**Text excerpt:**
ARE PSYCHOLOGISTS THE NEXT TARGET FOR AI & MACHINE LEARNING?
Source – https://www.analyticsinsight.net/
According to a WHO prediction, by 2020, roughly 20% of India will suffer from some mental illness and 450 million people currently suffer from a mental illness, worldwide.
These numbers are a wake-up call that psychology as an issue and psychologists as a profession must be taken seriously. Such helping professions are often considered as human channels. Unlike manual workers whose job responsibilities are being taken over by machines and AI bots, psychiatrists and counselors see no threat to their professions with the advancements of machine learning and artificial intelligence.
According to an influential survey of the future of employment by Carl Benedikt Frey and Micheal Osborne who are Oxford economists, the probability that psychology could be automated in the future is only 0.43%. Behavioral scientists who study organizational behavior also believe that the idea of automating psychology has now become out of date. There is rather less scope for automation in psychology. It’s a humane profession that requires a human touch. For a psychologist, empathy and intuitive skills are a necessity that cannot be replicated by a machine. But there is some debate about this.
A General Break Down
Typically, a psychologist’s job has four primary functions – assessment, formulation, intervention, and evaluation. Is it possible to automate these tasks?
Assessing a client’s strengths and troubles is done by computer-aided psychological tests, which are then interpreted and documented on systems. Psychology tools like decision trees or worry decision trees are sometimes used by practitioners to diagnose conditions. Interventions for those issues are formulated and calculated for problem-solving with exercises that help the client via therapy. Evaluation is a summary of the initial assessment. This is how a routine psychiatric appointment is.
What’s Happening Now?

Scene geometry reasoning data
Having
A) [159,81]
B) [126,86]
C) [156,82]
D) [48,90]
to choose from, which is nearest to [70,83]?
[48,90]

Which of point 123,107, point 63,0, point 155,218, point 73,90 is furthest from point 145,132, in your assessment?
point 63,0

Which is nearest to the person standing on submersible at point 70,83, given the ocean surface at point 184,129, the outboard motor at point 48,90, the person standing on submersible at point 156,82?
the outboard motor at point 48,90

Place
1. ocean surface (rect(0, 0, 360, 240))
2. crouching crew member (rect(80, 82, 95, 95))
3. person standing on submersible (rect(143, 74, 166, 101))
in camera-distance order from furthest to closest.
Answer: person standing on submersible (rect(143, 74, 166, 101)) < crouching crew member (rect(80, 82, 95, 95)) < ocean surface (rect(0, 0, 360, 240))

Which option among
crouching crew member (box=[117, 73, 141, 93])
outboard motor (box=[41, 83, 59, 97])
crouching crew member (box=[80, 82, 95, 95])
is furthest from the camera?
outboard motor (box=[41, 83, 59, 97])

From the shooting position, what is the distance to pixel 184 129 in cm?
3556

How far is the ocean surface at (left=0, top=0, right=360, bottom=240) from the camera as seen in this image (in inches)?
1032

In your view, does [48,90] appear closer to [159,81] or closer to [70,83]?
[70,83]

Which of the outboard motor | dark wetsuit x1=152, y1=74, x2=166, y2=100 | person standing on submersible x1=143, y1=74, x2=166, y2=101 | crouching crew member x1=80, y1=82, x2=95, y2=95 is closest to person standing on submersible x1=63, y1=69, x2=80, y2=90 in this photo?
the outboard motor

**Exercise instructions:**
1. Could you reproduce the passage of the AI and psychology article starting with "ARE PSYCHOLOGISTS THE" and going on through "and artificial intelligence."?
2. What comes next in the article on AI and psychologists, picking up after its final sentence?
None of the scene geometry reasoning data is needed here.

**Responses per task:**
1.
ARE PSYCHOLOGISTS THE NEXT TARGET FOR AI & MACHINE LEARNING?
Source – https://www.analyticsinsight.net/
According to a WHO prediction, by 2020, roughly 20% of India will suffer from some mental illness and 450 million people currently suffer from a mental illness, worldwide.
These numbers are a wake-up call that psychology as an issue and psychologists as a profession must be taken seriously. Such helping professions are often considered as human channels. Unlike manual workers whose job responsibilities are being taken over by machines and AI bots, psychiatrists and counselors see no threat to their professions with the advancements of machine learning and artificial intelligence.

2.
To counter the argument that AI cannot mimic a psychologist’s responsibilities, many AI-driven mental health apps are available in the market like Cogniant and Woebot. These apps work on CBT procedures (cognitive behavioral therapy) which is a guidebook for psychological conditions and their interventions. These apps use AI chatbots to talk to the users about managing their mental health. Research on similar apps is showing great results. This is resulting in the flooding of AI into the stream of psychology.
As technology is advancing and artificial intelligence is becoming more-human-like at a rapid rate. The development of deep learning algorithms and the inception of predictive analytic systems is making the course of AI easier to enter this domain. Thanks to big data, AI systems are getting all the data they need to interact and intervene.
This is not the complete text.